G. H. – Le terrorisme n’a plus exactement le même visage, mais un des points communs et constants, entre le terrorisme des années 1980 et 1990 – qu’il émane de l’ETA ou du GIA –, et celui auquel nous sommes confrontés depuis 2012, est qu’il y a toujours une organisation qui se veut para-étatique derrière les actes commis. Les auteurs d’actes terroristes sont toujours un levier politique dans la main de quelqu’un. Encore faut-il identifier qui.

LPA – Comment voyez-vous les mesures prises pour se prémunir du terrorisme sur le territoire ?

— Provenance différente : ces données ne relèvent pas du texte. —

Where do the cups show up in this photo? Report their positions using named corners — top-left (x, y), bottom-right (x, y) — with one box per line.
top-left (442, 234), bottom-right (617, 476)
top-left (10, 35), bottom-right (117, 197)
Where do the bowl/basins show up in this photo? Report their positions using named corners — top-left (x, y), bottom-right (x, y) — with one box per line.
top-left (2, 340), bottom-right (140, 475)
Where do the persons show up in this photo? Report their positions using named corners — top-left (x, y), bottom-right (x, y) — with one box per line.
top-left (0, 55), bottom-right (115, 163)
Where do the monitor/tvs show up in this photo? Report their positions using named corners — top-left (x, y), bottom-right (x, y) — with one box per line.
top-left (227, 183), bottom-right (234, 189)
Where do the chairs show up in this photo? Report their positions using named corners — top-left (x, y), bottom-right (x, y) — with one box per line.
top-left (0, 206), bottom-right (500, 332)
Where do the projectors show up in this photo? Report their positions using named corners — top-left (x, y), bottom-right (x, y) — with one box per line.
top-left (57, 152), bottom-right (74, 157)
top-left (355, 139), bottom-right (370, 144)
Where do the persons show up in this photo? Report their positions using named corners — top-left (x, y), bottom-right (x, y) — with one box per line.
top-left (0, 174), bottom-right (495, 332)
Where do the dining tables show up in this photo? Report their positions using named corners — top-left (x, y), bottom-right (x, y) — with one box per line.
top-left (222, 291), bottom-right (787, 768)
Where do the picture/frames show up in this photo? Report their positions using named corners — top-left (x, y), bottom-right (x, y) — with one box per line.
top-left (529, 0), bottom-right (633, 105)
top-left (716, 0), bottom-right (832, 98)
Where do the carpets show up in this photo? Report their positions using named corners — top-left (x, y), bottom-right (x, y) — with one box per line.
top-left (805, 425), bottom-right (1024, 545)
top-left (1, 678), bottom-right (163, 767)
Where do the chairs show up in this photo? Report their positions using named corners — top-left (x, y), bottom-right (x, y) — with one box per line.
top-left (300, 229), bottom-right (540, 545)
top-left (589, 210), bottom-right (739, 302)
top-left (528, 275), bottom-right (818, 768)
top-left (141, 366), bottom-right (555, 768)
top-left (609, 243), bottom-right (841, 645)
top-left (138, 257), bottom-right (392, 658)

G. H. – Elles sont à mon sens peu efficaces et porteuses d’effets pervers très gênants. L’état d’urgence décrété après les attentats du Bataclan ne sert plus à rien et n’est qu’un affichage politique. Personne ne peut dire à quoi il mène, sinon à épuiser tout le monde. Néanmoins, le sujet est devenu tabou : personne n’ose ne pas en demander le renouvellement, surtout en période électorale. D’autre part, la surveillance électronique est de plus en plus invasive, alors que rien ne montre qu’elle sert dans la même proportion à quelque chose. Cette surveillance de masse ne permet pas forcément de déjouer les plans des terroristes, qui communiquent de manière cryptée… La lutte anti-terroriste change dangereusement le visage de notre société, et déplace le curseur de nos valeurs tout aussi dangereusement. Pourtant les victimes d’attentats sont 30 fois moins nombreuses que celles tuées sur la route. Ces sujets mériteraient vraiment d’être débattus. L’histoire montre que l’on revient difficilement en arrière lorsque l’on réduit les libertés.